TASK INSTRUCTIONS
Once the line containing "A diamond five" is found in the data below, repeat it and every later line exactly, leaving the pictures out.

[Stored entries]
┄┄┄┄┄┄┄┄┄┄
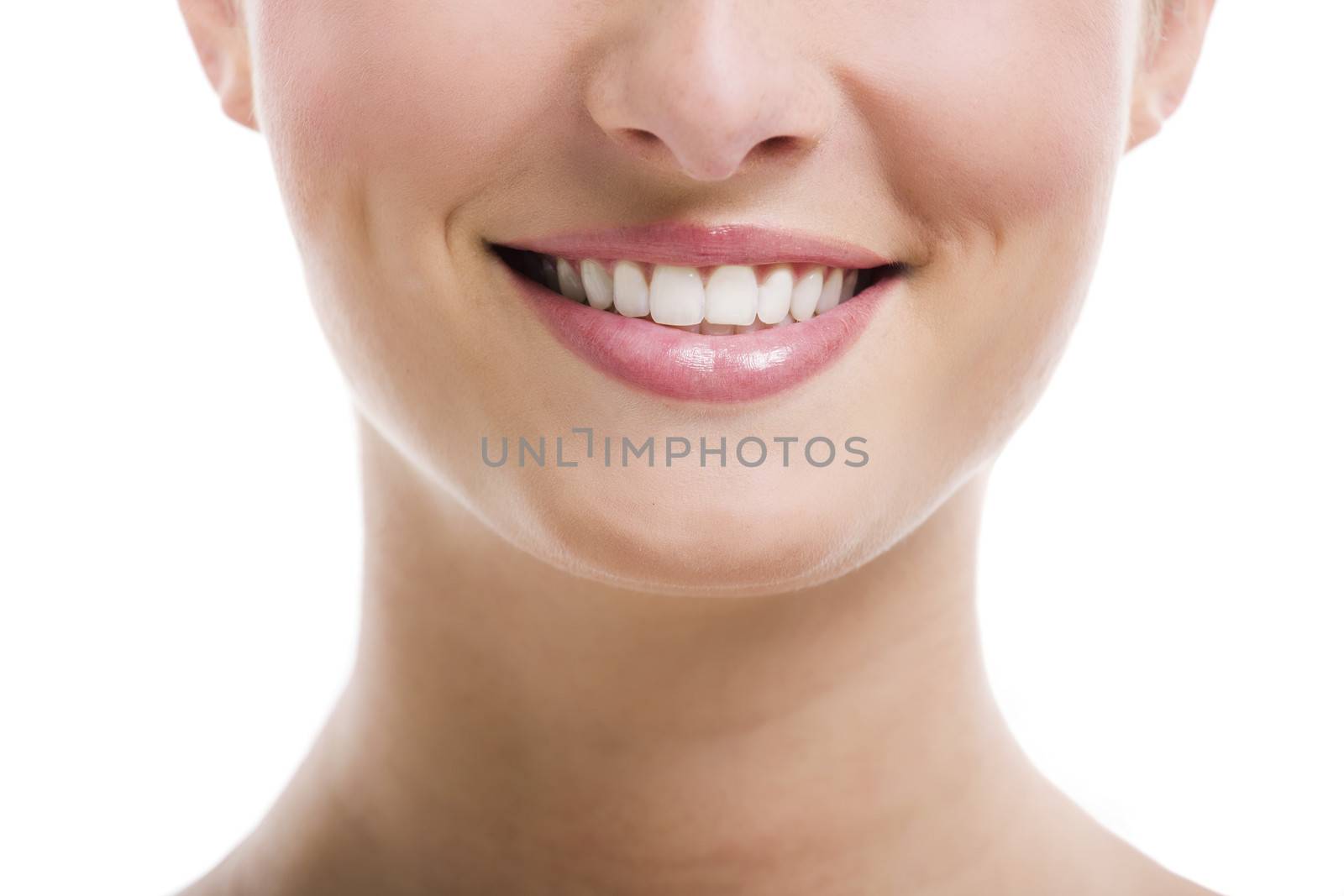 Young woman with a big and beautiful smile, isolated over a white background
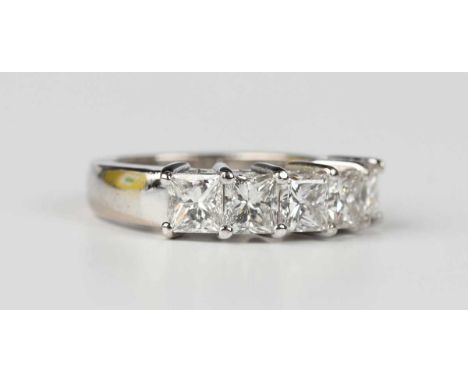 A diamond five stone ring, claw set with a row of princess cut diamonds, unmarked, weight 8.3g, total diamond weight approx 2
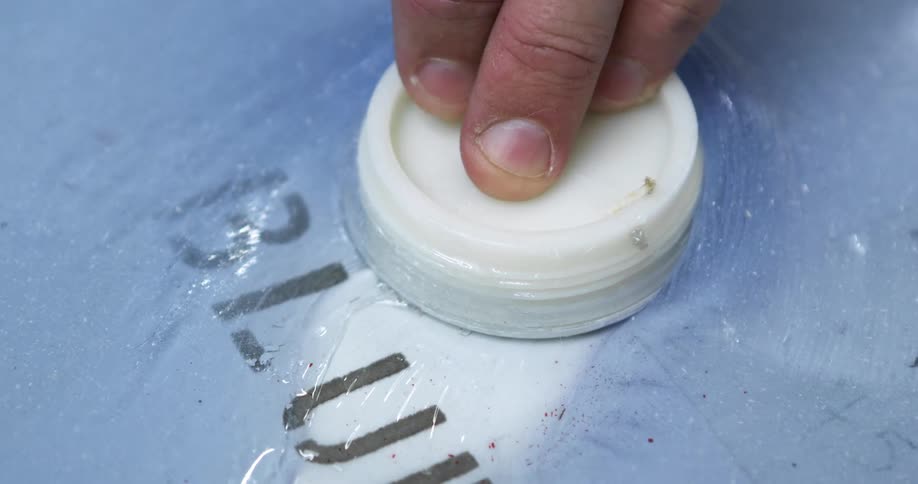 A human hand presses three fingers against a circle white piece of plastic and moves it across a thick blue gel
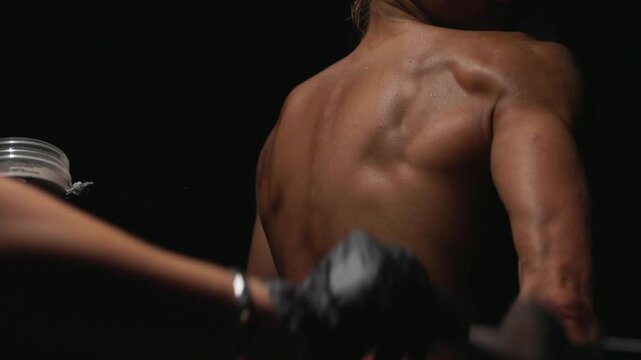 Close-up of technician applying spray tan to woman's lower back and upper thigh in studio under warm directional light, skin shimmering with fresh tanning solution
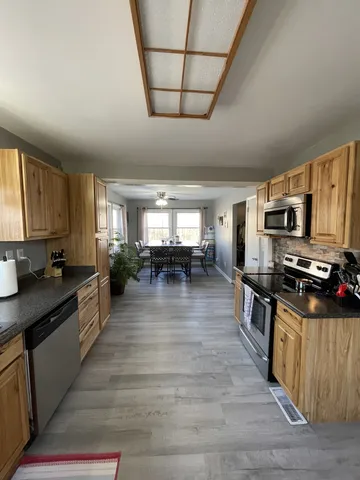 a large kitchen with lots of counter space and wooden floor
┄┄┄┄┄┄┄┄┄┄
PROBLEM SOLUTION
 A diamond five stone ring, claw set with a row of princess cut diamonds, unmarked, weight 8.3g, total diamond weight approx 2
 A human hand presses three fingers against a circle white piece of plastic and moves it across a thick blue gel
 Close-up of technician applying spray tan to woman's lower back and upper thigh in studio under warm directional light, skin shimmering with fresh tanning solution
 a large kitchen with lots of counter space and wooden floor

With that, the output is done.